A sanha burocratista não tem fim: agora, a lei 12.291/2010,
sancionada pelo presidente Luiz Inácio Lula da Silva e publicada nesta
quarta-feira, 21 de julho, no Diário Oficial da União, obriga todo e qualquer
estabelecimento comercial a guardar uma cópia do Código de Defesa do
Consumidor.
Seria de se perguntar se antes não
seria obrigatório toda e qualquer pessoa andar com um exemplar da Constituição
dentro de casa, no carro ou até mesmo debaixo do braço. Como alguém que vez ou outra a consulta,
desisti de comprar novos exemplares atualizados, depois de colecionar uma
pilha, cada qual substituído por conta de uma nova emenda. Hoje, o que faço
simplesmente é acessar na internet.
Internet? Pôxa, qualquer pessoa pode ter acesso, não é
mesmo? Eu costumo acessar justamente no
site do Sr Presidente, e a vantagem é que lá as leis já estão permanentemente
atualizadas e linkadas com outras que tratam de matéria correlata. Os sites da Câmara e do Senado também possuem
um sistema de consulta à Constituição e à legislação. Imagino que os parlamentares e Sr Lula nunca
devam ter visitado seus próprios sites, ou senão teriam pensado melhor antes de
terem editado tão ridícula norma.
Com mais esta burocracia, fragiliza-se ainda mais uma vez a
figura do empresário. Além de
estabelecer uma multa de até R$ 1.064,10, impagável para a maioria das pequenas
lojas, a lei funciona como aquela criminalização prévia que fica lá, latente,
esperando para ser somada a outra qualquer, para funcionar como agravante.

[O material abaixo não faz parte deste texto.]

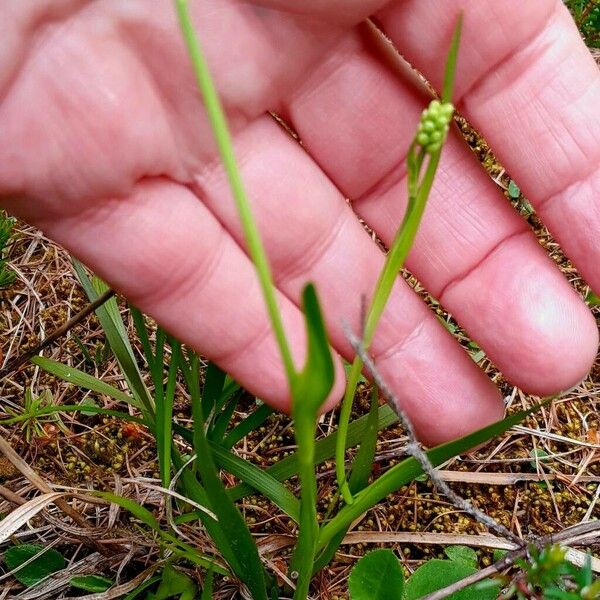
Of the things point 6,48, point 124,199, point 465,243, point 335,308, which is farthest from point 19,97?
point 465,243

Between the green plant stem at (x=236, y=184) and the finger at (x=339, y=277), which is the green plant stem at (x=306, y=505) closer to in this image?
the green plant stem at (x=236, y=184)

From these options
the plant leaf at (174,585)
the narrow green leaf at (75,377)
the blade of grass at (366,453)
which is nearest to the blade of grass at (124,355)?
the narrow green leaf at (75,377)

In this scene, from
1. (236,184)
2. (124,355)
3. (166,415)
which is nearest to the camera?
(236,184)

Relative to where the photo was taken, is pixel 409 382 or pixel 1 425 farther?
pixel 1 425

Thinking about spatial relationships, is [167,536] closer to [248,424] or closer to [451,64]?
[248,424]

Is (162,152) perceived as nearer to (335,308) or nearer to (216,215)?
(216,215)

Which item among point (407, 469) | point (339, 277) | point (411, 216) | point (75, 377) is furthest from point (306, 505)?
point (75, 377)
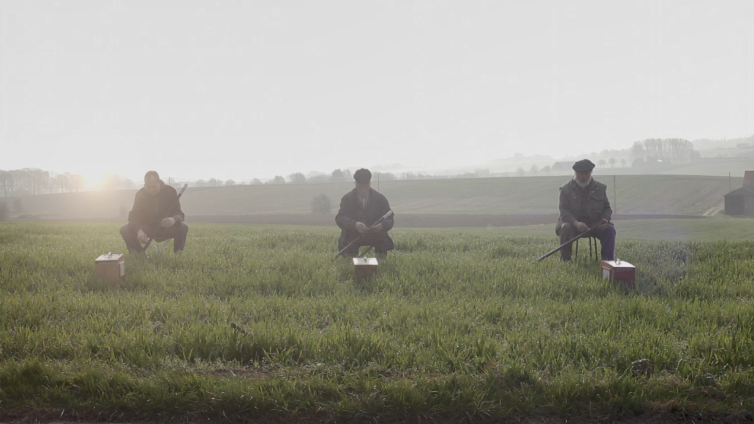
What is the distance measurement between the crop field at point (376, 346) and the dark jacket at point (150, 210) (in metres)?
2.42

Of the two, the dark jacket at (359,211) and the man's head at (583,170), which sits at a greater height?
the man's head at (583,170)

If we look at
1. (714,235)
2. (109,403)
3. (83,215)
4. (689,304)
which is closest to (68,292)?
(109,403)

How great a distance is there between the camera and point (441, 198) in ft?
304

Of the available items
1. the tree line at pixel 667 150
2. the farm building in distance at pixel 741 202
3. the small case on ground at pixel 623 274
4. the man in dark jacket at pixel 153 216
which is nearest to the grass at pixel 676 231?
the man in dark jacket at pixel 153 216

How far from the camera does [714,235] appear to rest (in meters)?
30.1

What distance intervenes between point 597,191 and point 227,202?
9030cm

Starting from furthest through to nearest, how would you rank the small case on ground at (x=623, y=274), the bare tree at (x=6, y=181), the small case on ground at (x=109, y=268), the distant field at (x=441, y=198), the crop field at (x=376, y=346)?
the bare tree at (x=6, y=181)
the distant field at (x=441, y=198)
the small case on ground at (x=109, y=268)
the small case on ground at (x=623, y=274)
the crop field at (x=376, y=346)

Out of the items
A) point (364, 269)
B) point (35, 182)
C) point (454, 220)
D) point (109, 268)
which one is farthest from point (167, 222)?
point (35, 182)

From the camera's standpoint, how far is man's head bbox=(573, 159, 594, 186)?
31.6 ft

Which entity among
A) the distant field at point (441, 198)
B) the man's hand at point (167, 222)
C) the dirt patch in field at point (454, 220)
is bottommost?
the dirt patch in field at point (454, 220)

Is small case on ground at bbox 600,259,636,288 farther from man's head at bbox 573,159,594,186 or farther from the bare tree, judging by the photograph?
the bare tree

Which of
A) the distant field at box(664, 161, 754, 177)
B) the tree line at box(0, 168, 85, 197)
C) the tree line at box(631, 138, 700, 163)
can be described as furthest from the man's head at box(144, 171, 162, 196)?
the tree line at box(631, 138, 700, 163)

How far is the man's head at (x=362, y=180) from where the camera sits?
10.1 metres

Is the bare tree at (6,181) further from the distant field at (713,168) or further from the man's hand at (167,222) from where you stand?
the distant field at (713,168)
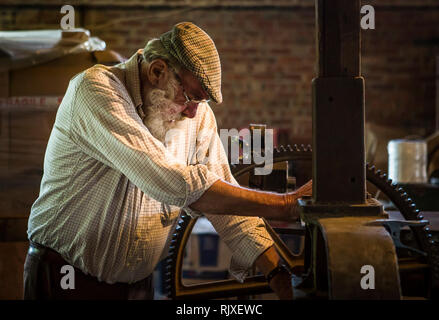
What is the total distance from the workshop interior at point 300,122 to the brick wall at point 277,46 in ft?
0.04

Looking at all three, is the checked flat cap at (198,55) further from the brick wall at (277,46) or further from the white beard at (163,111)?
the brick wall at (277,46)

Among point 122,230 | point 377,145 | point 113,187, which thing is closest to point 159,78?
point 113,187

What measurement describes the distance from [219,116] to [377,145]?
5.45 ft

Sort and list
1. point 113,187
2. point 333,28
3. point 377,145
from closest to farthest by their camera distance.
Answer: point 333,28
point 113,187
point 377,145

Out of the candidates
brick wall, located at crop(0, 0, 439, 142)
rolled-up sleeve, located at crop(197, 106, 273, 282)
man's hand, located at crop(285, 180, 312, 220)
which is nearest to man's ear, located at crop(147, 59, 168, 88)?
rolled-up sleeve, located at crop(197, 106, 273, 282)

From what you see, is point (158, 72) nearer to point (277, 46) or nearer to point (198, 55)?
point (198, 55)

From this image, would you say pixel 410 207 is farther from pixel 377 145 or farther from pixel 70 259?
pixel 377 145

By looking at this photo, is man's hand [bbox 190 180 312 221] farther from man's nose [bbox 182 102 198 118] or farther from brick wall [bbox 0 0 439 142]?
brick wall [bbox 0 0 439 142]

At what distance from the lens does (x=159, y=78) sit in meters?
1.44

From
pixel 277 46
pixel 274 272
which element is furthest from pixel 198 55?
pixel 277 46

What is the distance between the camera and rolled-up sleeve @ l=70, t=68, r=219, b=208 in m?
1.16

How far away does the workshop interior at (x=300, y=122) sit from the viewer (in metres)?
0.97

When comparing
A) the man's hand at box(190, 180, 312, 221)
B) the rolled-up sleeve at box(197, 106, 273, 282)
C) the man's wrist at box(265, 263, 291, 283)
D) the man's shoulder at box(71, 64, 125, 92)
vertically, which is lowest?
the man's wrist at box(265, 263, 291, 283)

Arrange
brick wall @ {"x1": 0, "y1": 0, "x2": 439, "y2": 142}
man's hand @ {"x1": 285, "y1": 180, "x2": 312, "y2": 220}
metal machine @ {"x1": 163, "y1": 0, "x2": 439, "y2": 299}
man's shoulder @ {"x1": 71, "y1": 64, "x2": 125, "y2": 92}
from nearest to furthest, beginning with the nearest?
metal machine @ {"x1": 163, "y1": 0, "x2": 439, "y2": 299}
man's hand @ {"x1": 285, "y1": 180, "x2": 312, "y2": 220}
man's shoulder @ {"x1": 71, "y1": 64, "x2": 125, "y2": 92}
brick wall @ {"x1": 0, "y1": 0, "x2": 439, "y2": 142}
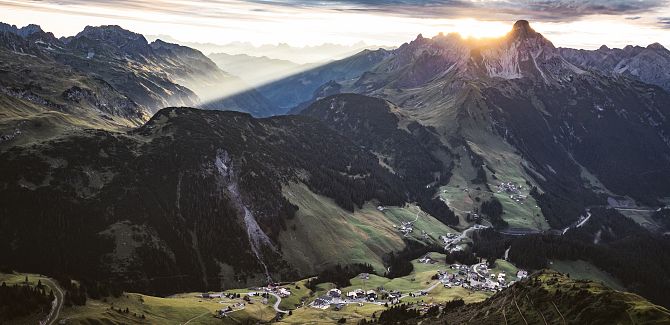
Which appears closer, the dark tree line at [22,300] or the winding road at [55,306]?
the dark tree line at [22,300]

A dita norma só não se tornou mais truculenta porque um
sábio assessor jurídico do Ministério da Justiça houve por aconselhar o Sr Lula
a vetar outros dois dispositivos, que previam a "suspensão
temporária" e a "cassação do estabelecimento", e pior, sem a
previsão no texto de que deveriam ser aplicados sequencialmente, de modo que a
autoridade administrativa poderia, ao seu talante, decidir por um deles logo à
primeira vez!
Em um dos artigos que escrevi recentemente, apontei a
atitude de um procurador militar que houve por denunciar a cobrança de
consumação em barracas de praia no balneário de Salinópolis -PA, mas, de forma
cínica, covarde e venenosa, conjuntamente com o fato de as ditas barracas
estarem lá instaladas ocupando terreno da União de forma irregular.
Diga-me, leitor, o que você acha que estava fazendo um
procurador militar nas badaladas praias de Salinópolis justo em plena alta
estação? Caçando recrutas gazeteando a
escala de guarda? O que pretendo dizer
com isto? Ora, que avento a
possibilidade de que o dito sujeito deva ter ingressado em uma destas barracas
como um cidadão qualquer, para degustar uma cervejinha gelada, e ter saído de
lá indignado com o aviso de cobrança da consumação, disposto a fazer valer a
força do seu cargo e assim satisfazer seu ego pessoal.
Em resumo: entrou indivíduo e saiu procurador.
Se o caso fosse a ocupação irregular do terreno, ele nem
sequer teria tido conhecimento da cobrança da consumação, até por ser
irrelevante; simplesmente trataria de providenciar a expulsão daqueles
negociantes, segundo a forma da lei. No
entanto, tal medida soa impopular, e mesmo procuradores, que não são de ferro,
apreciam uma loira gelada com sombra, banheiro e ducha de água doce, certo? Desta forma, a "irregularidade" se
converte em "concessão precária", pronta a ser revogada como caráter
agravante para qualquer outra acusação futura.
É o que virá a acontecer com a lei 12.291/2010. A partir do início de sua vigência, qualquer
comerciante será tratado como contumaz praticante de má-fé pela simples
ausência do documento, se solicitado por um cliente dono de uma queixa qualquer
ou por algum tipo de fiscal. Aliás, a
probabilidade de o dado fiscal exigir a sua "multa pessoal", vai
aumentar ou não?
Saliento, não bastasse tanto absurdo, que a lei não exige
que a cópia do CDC seja "atualizada". Isto vai dar confusão. Ter uma cópia desatualizada importará na
mencionada multa? Ademais, hoje em dia,
poucas são as pessoas capazes de interpretar corretamente a letra da lei, que
necessita ser harmonizada com a Constituição e com outros dispositivos
normativos, e não raro, a jurisprudência aponta decisões completamente diversas
do que dizem os textos legais.
As casas de comércio, antes lugar de interação social onde
as pessoas se ajudavam mutuamente trocando títulos de propriedade, estão sendo
transformadas em uma arena de desconfiança, delação, chantagem e outros
lamentáveis ardis, graças ao positivismo levado aos seus cimos.